* begin TEXT EXTRACT *

In what follows I want to take issue with the idea that Coleridge participates
in a conquest and enslavement of the feminine.
(8) By investigating the poetics of 'Kubla Khan' and the implications
of his verse correspondence with Mary Robinson, poet
and spurned mistress of the Prince of Wales, I shall offer a more historically
nuanced account of Coleridge's versions of
femininity. (9) I shall contend that he undermined (sometimes even
as he set out) what Ross calls male Romanticism's
strategy of presenting poetry as 'a form of masculine empowerment'
and 'a paradigmatic form of manly action'. (10) Rather
than blame Coleridge for a poetic 'conquest' of the feminine, we need
to see him as an unstable writer, who, at his best,
opens gender roles and gendered poetics to question. Unsure of his
own masculinity, in poetry as in life, Coleridge often
leaves masculine and feminine, men and women, in undetermined relationships,
their gender and sexual identities uncertain
and fluid (Geraldine in 'Christabel' being an example of this). (11)
As Laura Claridge notes,
the economies energising the majority of [male
Romantics'] poems aimed at recuperating the special potency
that accrues to marginalised forces, in this
case, woman as that which is not always already written. Saying this
is not the same as accusing the poets of appropriating
such female voices. (12)

* end TEXT EXTRACT *
* begin PROVIDED DATA *

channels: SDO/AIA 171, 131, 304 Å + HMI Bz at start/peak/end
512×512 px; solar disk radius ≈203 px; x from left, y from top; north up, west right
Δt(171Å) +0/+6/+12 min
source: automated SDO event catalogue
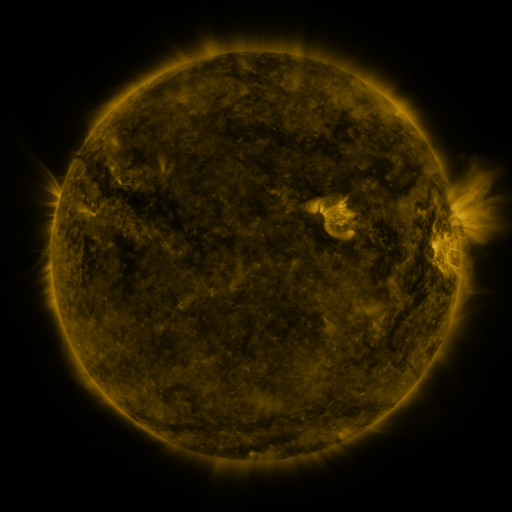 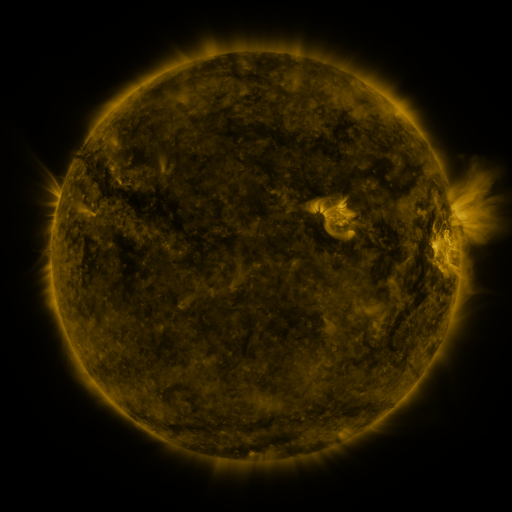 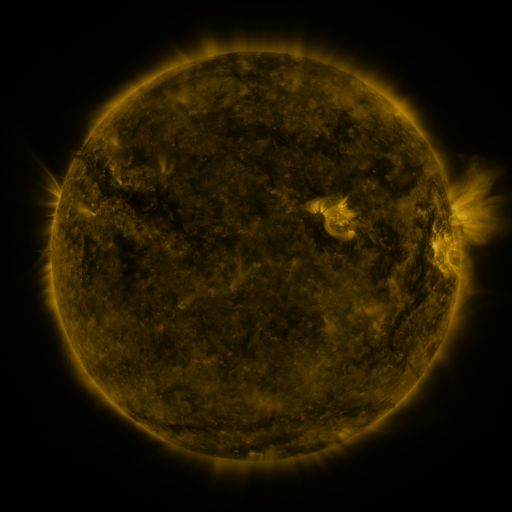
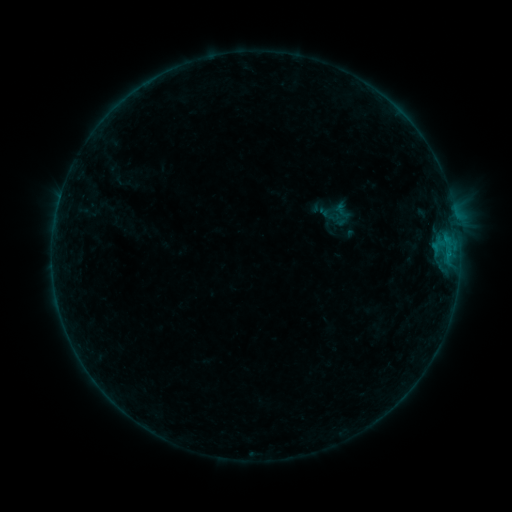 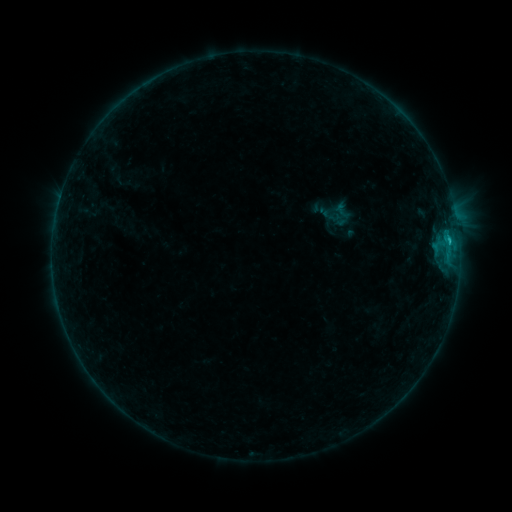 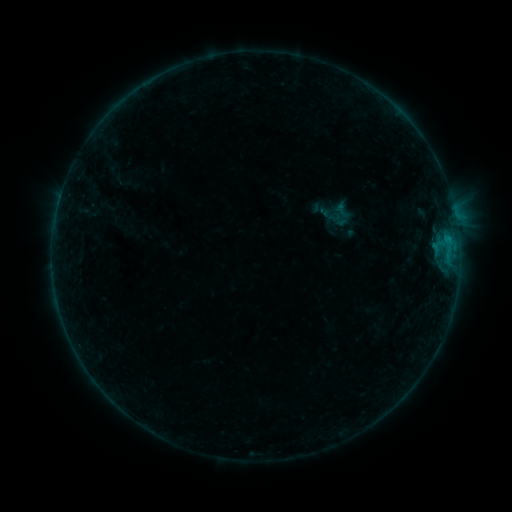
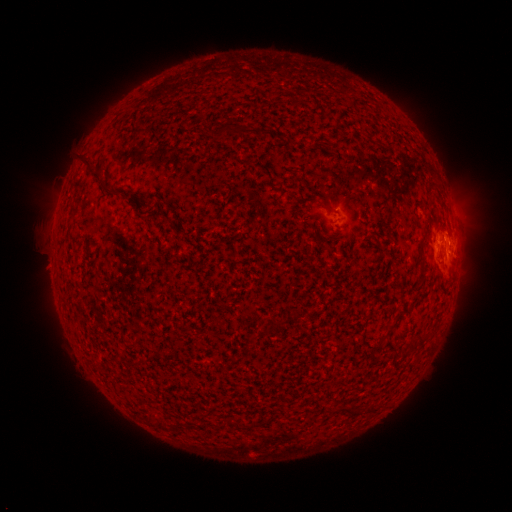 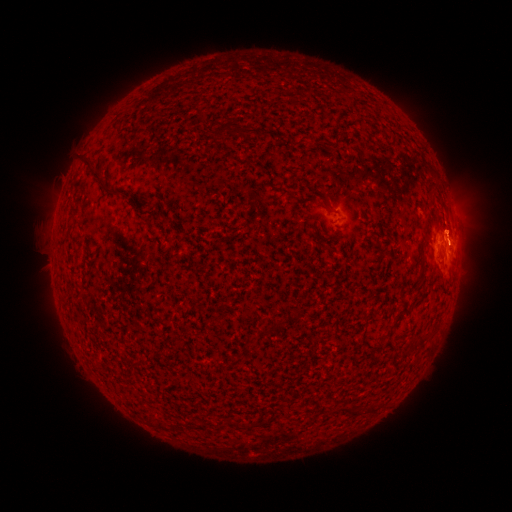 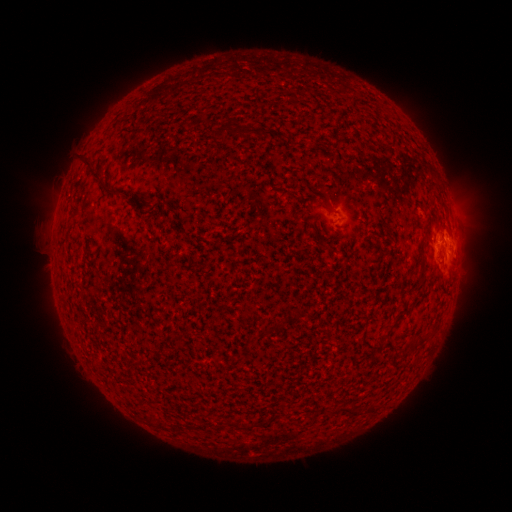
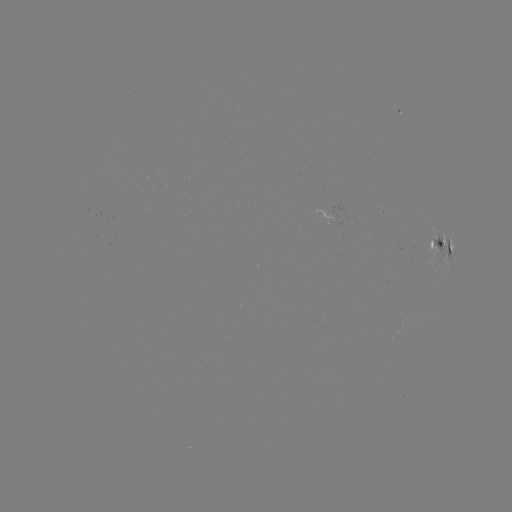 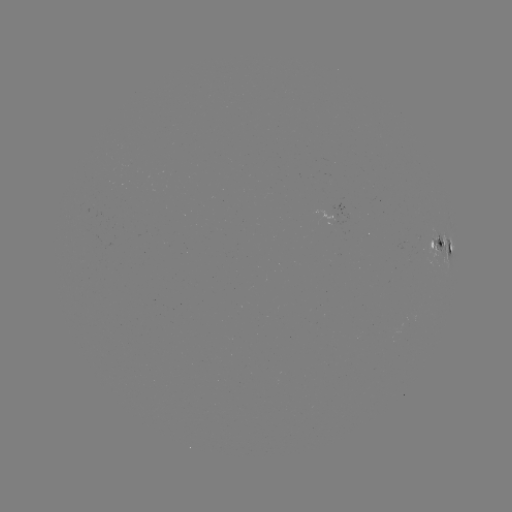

* end PROVIDED DATA *
* begin PROVIDED DATA *

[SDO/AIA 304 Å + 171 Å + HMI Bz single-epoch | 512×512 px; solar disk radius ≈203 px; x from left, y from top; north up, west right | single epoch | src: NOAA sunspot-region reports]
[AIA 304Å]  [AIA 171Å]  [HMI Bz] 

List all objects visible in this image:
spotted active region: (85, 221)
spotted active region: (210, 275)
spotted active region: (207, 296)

* end PROVIDED DATA *
* begin PROVIDED DATA *

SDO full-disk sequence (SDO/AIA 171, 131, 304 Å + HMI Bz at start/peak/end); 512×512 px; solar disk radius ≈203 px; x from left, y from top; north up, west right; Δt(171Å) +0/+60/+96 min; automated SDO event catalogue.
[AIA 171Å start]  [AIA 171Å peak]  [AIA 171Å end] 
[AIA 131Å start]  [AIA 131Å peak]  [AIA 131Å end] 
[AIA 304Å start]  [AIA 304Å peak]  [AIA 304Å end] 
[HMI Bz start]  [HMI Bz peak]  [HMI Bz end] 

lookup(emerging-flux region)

* end PROVIDED DATA *

PROBLEMS –
[A] Return the wording of the passage on Coleridge verbatim, beginning at the words "As Laura Claridge" and stopping after the words "female voices. (12)".
[B] Answer the following questions using the passage on Coleridge:
(i) Which poem of Coleridge's does the author say will be investigated for its poetics?
(ii) How is Mary Robinson described?
(iii) Which character in 'Christabel' is given as an example of uncertain and fluid gender and sexual identities?

ANSWERS TO THE PROBLEMS –
[A]
As Laura Claridge notes,
the economies energising the majority of [male
Romantics'] poems aimed at recuperating the special potency
that accrues to marginalised forces, in this
case, woman as that which is not always already written. Saying this
is not the same as accusing the poets of appropriating
such female voices. (12)

[B]
(i) 'Kubla Khan'
(ii) As a poet and spurned mistress of the Prince of Wales
(iii) Geraldine